## Problem requirements
Would you print the data below exactly, leaving out every picture?

## Data extract
◇ ◇ ◇ ◇
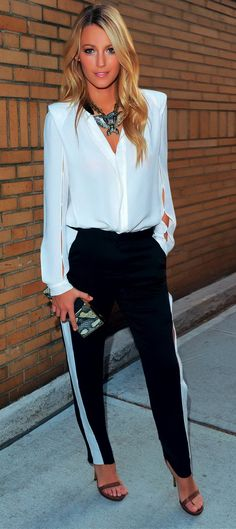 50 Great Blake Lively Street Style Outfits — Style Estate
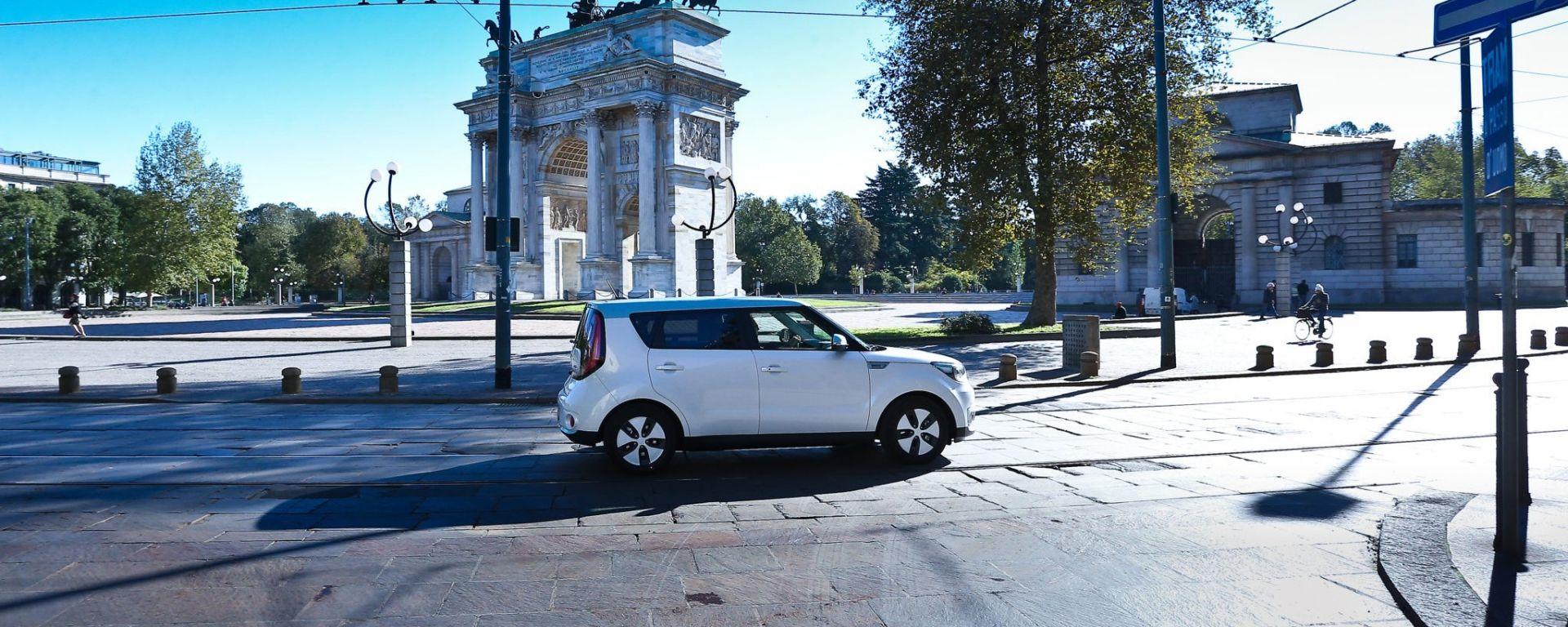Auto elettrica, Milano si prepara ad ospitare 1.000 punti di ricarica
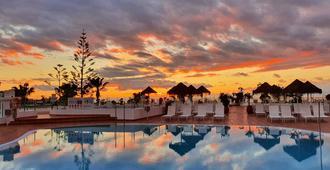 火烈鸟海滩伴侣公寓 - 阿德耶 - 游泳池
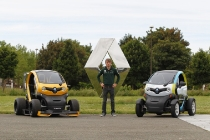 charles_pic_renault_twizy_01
◇ ◇ ◇ ◇
## Finished exercise
 50 Great Blake Lively Street Style Outfits — Style Estate
Auto elettrica, Milano si prepara ad ospitare 1.000 punti di ricarica
 火烈鸟海滩伴侣公寓 - 阿德耶 - 游泳池
 charles_pic_renault_twizy_01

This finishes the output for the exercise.